On Thursday, July 2, in the face of growing COVID-19 infection and hospitalization numbers across the state, Texas Governor Greg Abbott issued an executive order requiring the use of face coverings when in public and not socially-distanced (subject to a list of exceptions), and a proclamation banning most outdoor gatherings of more than 10 people.
Executive Order GA-29 requires every person in Texas to wear a mask or other face covering while present in a business or outdoor space open to the public if it is not feasible to maintain six feet of separation from other people except members of their own household.
GA-29, which becomes effective at 12:01 p.m. on July 3, 2020, does not apply:
- to persons under 10 years of age;
- to those with a medical condition or disability that prevents wearing a face covering;
- while a person is eating, drinking, or seated at a restaurant to eat or drink;
- to any person while exercising or engaging in physical activity outdoors, provided they are maintaining a safe distance from others who are not members of their household;
- to those driving alone or only with other household members;
- when removing a face covering temporarily is required for security reasons, such as while visiting a bank, or because specific access to the person’s face is needed, as when obtaining a personal-care service applied to the face;
- while in a swimming pool, lake, or similar body of water;
- while voting, assisting a voter, or serving as an elections worker or poll-watcher;
- while actively providing or participating in religious worship;
- while giving a speech for broadcast or to an audience; or
- to those in counties certified by the Texas Department of Emergency Management as having “minimal cases” of COVID-19 and which have opted out of GA-29.
Notably, GA-29 does not exempt those engaged in activities designated as “CISA” critical infrastructure activities by the federal government from its mask requirement. Also, following widespread public protests around Texas, GA-29 specifically provides that anyone participating in a “protest or demonstration involving more than 10 people and who is not practicing safe social distancing of six feet from other people not in the same household” is not exempt from the mask requirement.

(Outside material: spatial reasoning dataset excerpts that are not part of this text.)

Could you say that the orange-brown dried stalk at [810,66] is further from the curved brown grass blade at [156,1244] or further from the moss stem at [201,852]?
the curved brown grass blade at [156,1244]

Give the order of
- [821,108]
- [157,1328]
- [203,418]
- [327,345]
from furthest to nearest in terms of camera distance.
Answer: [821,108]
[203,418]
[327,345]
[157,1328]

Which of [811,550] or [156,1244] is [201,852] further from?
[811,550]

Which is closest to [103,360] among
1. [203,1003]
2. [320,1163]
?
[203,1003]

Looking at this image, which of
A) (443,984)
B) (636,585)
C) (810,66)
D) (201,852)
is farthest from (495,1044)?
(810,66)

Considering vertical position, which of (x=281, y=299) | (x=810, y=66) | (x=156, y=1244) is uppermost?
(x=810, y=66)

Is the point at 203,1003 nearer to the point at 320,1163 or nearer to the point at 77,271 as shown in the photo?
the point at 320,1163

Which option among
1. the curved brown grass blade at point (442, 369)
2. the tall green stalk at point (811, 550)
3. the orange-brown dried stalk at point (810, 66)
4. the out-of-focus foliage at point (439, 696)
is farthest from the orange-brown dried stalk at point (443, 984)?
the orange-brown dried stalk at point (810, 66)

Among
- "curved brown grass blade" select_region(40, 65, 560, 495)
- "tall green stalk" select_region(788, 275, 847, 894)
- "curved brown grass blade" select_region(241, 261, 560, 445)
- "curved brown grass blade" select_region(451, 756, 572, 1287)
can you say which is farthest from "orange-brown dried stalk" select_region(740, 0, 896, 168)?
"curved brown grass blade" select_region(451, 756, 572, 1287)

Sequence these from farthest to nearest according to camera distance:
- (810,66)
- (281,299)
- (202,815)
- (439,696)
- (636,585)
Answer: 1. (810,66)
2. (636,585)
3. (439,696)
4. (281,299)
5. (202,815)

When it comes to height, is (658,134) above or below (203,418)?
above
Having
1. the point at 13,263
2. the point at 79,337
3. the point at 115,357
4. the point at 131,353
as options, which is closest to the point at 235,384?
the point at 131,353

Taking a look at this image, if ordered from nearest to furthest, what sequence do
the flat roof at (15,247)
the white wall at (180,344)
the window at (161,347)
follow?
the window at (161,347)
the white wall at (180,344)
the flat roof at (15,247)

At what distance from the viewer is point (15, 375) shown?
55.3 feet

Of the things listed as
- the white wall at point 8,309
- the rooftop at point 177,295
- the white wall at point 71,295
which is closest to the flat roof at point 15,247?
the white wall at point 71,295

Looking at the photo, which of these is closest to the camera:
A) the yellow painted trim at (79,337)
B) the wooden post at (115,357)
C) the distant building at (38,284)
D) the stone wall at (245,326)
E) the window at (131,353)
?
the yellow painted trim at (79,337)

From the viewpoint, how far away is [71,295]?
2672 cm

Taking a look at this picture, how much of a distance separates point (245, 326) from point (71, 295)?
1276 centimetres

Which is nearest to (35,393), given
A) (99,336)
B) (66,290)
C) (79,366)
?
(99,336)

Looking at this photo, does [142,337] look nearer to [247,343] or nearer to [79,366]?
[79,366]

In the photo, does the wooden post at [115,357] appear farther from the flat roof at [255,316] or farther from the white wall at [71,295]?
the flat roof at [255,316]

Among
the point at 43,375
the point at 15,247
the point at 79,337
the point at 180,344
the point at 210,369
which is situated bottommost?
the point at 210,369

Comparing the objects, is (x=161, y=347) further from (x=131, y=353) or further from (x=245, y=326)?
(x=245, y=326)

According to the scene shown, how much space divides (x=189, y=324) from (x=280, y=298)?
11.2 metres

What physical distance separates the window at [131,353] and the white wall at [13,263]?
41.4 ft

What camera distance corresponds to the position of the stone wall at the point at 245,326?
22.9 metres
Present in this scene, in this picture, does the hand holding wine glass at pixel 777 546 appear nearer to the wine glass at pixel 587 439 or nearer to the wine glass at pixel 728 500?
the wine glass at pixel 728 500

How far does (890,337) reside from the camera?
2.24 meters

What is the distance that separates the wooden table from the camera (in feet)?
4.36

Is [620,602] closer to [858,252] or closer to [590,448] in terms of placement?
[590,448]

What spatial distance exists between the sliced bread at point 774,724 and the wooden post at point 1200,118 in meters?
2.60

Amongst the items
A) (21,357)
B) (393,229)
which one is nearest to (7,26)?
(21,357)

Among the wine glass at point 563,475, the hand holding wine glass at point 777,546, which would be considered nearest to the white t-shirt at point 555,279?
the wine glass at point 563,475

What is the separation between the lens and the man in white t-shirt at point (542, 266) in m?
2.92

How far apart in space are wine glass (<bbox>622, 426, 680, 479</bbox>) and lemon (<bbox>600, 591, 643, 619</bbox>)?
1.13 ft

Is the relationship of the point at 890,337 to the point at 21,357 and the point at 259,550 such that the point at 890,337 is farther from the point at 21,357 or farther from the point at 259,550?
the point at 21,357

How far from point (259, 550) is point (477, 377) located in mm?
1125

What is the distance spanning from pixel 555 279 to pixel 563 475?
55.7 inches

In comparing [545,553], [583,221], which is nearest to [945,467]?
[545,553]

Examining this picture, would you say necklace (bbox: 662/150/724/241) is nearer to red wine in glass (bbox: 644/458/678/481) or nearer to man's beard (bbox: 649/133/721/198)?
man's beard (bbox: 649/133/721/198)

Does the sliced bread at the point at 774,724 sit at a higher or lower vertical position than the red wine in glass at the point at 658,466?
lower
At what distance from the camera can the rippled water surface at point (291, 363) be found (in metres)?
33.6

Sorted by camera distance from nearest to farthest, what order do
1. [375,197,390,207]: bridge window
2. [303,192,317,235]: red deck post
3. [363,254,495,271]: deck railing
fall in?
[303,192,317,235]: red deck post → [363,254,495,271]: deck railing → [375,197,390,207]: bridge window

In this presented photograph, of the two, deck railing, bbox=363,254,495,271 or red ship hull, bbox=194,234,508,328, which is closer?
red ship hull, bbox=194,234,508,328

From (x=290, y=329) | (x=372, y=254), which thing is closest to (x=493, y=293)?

In a significant shift in policy, GA-29 directs law enforcement to enforce the order, and provides for a fine of up to $250.00 for a person’s second violation of the mask requirement, provided the person received a verbal or written warning for a first violation. Although the Governor’s recent executive orders have prohibited local officials from imposing civil or criminal penalties for violations of local mask requirements, GA-29 retroactively amends the Governor’s most recent order on this topic to remove the relevant language. GA-29 does not, however, explicitly provide that it overrules recent local orders requiring businesses to adopt mandatory-mask policies for employees and visitors.
With the Fourth of July holiday weekend approaching, the Governor’s July 2 proclamation amended his prior executive order, GA-28, which banned most outdoor gatherings of more than 100 people. His July 2 proclamation provides that, effective, 12:01 p.m. on July 3, outdoor gatherings of more than 10 people are prohibited unless they fall into an exception set out in GA-28 (see “Governor Abbott Bans Large Gatherings and Restricts Bars, Restaurants, and Floating the River to Slow Spread of COVID-19 Cases in Texas” for a summary of exceptions). The Governor’s July 2 proclamation also made mandatory a suggestion in GA-28 that people avoid gathering in large groups and maintain social distancing. As amended by the proclamation, GA-28 now mandates that people not gather in groups larger than 10, except those allowed by executive order or Department of State Health Services guidelines, and requires that they maintain six feet of social distancing from those not in their group.